Festa do Emigrante: a mais antiga festa do município da Murtosa

É no Cais do Bico, um dos locais mais emblemáticos do concelho da Murtosa, em pleno “coração da Ria de Aveiro”, que se realiza a tradicional “Festa do Emigrante”, normalmente, no primeiro fim de semana de agosto. É um evento organizado pela Câmara Municipal da Murtosa, que foi pensado como uma forma de homenagem aos milhares de emigrantes murtoseiros, numa altura em que muitos regressam à sua terra natal, para uma visita em tempo de férias.

Por Margarida Fidalgo

Domingas Cardoso, presidente do núcleo da Fraternidade Nuno Álvares (FNA), afirma que está à frente da coletividade mais antiga a participar neste evento e que este tipo de atividades lhe dão um gosto e uma alegria especiais.

Apesar de ser uma pequena festa típica da terra, este núcleo conta com cerca de vinte colaboradores e com mais duas jovens que, embora não pertençam à coletividade, ajudam ano após ano, “pois o espírito de entreajuda e o bicho do escutismo correm-lhes nas veias”, sublinha a presidente do núcleo. O facto de ser realizada durante dois dias faz com que mais gente se desloque ao local e, por isso, esta coletividade atende cerca de duzentas a duzentas e cinquenta pessoas para refeições e cerca de quinze a vinte só vão para buscar as famosas filhoses.

Grupo de colaboradores do núcleo da FNA

A ementa idealizada conta com picadinho, chouriça assada e moelas para entradas; rojões, febras, feijoada e sopa da pedra como pratos principais; filhoses doces para sobremesa e café para finalizar a refeição. Quando questionada se haveria alguma coisa que atraísse os clientes para esta coletividade e não para outra, a presidente revelou que efetivamente existe: as filhoses. “As filhoses são, sem dúvida, o nosso “best-seller”, conta. São feitas unicamente por uma das membros, pois contém um segredo de família que ela jamais revelará”.

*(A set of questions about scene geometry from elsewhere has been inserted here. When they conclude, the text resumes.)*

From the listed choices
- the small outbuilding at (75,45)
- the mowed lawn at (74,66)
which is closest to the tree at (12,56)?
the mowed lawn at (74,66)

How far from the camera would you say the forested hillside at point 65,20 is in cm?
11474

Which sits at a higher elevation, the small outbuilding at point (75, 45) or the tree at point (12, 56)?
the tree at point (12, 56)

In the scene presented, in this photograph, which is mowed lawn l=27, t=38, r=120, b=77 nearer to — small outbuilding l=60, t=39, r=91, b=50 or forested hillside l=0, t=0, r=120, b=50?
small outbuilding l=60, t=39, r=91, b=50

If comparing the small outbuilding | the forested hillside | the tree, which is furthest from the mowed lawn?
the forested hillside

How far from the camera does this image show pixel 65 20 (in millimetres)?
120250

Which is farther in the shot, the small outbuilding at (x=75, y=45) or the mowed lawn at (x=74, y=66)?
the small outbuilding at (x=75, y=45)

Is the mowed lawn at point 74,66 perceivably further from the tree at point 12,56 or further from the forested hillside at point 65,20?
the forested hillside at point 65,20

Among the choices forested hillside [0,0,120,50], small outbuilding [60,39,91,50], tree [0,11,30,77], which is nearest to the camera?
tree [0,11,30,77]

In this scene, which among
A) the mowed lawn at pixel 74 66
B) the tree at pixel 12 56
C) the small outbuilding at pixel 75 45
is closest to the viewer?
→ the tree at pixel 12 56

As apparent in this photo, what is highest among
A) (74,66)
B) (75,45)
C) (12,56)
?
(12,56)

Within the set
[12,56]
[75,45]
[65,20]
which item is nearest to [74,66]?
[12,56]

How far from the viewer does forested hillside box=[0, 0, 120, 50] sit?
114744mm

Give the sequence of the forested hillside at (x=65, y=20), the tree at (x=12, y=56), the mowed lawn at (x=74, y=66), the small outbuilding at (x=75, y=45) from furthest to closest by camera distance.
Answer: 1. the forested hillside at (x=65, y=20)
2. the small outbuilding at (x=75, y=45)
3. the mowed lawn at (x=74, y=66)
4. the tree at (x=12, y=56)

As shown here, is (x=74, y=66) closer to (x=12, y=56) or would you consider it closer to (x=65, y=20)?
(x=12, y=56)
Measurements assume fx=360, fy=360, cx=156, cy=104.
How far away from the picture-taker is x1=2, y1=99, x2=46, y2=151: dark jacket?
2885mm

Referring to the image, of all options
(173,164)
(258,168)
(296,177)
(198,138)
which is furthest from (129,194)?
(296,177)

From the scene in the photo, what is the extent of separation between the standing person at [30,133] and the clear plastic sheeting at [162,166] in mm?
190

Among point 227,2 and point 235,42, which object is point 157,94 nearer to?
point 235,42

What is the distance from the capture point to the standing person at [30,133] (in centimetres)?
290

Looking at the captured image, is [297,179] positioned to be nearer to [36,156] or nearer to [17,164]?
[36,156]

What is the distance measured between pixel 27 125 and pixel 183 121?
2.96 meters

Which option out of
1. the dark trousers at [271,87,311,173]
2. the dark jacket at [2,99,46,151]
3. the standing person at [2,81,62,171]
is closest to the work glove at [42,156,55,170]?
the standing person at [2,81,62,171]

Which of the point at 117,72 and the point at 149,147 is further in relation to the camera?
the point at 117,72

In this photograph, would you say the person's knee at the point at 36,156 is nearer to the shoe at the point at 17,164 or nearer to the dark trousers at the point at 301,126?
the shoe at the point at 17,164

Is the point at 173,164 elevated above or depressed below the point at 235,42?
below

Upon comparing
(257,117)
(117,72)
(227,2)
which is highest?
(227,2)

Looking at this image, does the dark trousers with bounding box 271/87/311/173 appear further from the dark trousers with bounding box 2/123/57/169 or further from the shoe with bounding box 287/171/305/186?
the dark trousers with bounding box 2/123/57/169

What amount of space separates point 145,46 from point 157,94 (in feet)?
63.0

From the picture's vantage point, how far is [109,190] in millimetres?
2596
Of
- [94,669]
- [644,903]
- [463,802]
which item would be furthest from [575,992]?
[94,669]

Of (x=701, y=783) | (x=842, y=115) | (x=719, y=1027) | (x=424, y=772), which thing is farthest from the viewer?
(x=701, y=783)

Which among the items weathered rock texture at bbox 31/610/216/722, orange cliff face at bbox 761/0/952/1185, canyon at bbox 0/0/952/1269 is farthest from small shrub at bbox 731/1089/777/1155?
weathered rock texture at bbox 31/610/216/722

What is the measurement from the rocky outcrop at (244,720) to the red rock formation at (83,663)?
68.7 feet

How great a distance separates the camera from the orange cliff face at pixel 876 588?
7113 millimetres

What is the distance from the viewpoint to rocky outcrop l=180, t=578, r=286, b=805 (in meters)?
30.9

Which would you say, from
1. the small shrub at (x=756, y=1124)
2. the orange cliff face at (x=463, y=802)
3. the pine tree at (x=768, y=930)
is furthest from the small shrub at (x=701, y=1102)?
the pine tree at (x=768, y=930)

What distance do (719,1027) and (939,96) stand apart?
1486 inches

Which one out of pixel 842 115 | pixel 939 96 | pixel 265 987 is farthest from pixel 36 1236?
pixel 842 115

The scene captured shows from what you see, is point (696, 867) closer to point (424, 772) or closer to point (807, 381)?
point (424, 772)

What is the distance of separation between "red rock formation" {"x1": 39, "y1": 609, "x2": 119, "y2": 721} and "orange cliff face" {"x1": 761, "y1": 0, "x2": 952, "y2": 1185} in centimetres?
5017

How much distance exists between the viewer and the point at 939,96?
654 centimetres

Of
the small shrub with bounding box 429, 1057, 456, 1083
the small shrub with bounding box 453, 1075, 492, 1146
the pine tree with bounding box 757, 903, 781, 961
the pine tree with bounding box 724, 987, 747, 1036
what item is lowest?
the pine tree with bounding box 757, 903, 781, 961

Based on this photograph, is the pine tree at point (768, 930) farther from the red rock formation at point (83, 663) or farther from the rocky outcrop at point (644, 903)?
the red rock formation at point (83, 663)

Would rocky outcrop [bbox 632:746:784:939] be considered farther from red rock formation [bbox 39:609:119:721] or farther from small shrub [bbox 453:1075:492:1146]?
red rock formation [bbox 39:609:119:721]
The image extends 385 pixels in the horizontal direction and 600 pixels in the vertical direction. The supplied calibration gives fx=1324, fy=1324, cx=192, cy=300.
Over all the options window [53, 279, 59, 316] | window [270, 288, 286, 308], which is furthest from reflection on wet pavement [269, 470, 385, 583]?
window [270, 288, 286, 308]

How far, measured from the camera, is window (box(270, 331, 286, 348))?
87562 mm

É necessária alguma preparação para que tudo corra na perfeição e, apesar da festa só ter início no sábado pela hora de jantar, os preparativos têm início na sexta-feira e Domingas conta todo o processo. “Na sexta-feira, depois de almoço, juntamo-nos todos na sede do núcleo para fazer as tarefas mais ligadas às refeições, como cortar a carne, descascar os legumes, começar a confecionar alguns pratos, etc. No sábado de manhã, a maior parte dos escutistas homens vão para o Cais do Bico montar toda a estrutura da nossa banca e os restantes continuam os trabalhos começados na tarde anterior”, explica Domingas Cardoso. Contudo, a responsável também acaba por confessar que “apesar de ser todo um “andar para trás e para a frente”, cria-se um espírito de equipa e de entreajuda muito grande, pois estão ali todos para o mesmo e a fazer uma coisa que lhes dá muito gosto e prazer.

Os “comes e bebes” são o que mais atrai a população, mas as regatas, tanto de bateiras à vela como de moliceiros, também acabam por chamar ainda mais gente. “As pessoas da terra já têm este evento no calendário anual, por isso acabam sempre por ir. As regatas chamam sempre mais população, naturalmente toda a gente quer ver e apoiar os seus favoritos em ambas as corridas e os concertos também, quem não gosta de dar um pézinho de dança?”, questiona. Este tipo de eventos é uma ótima maneira de dinamizar o município, não só por acolher outras pessoas que não são da terra, mas também por já ser um evento muito antigo que se repete anualmente, o que faz com que as pessoas saibam que naquele fim de semana podem ir até ao Cais do Bico festejar e conviver.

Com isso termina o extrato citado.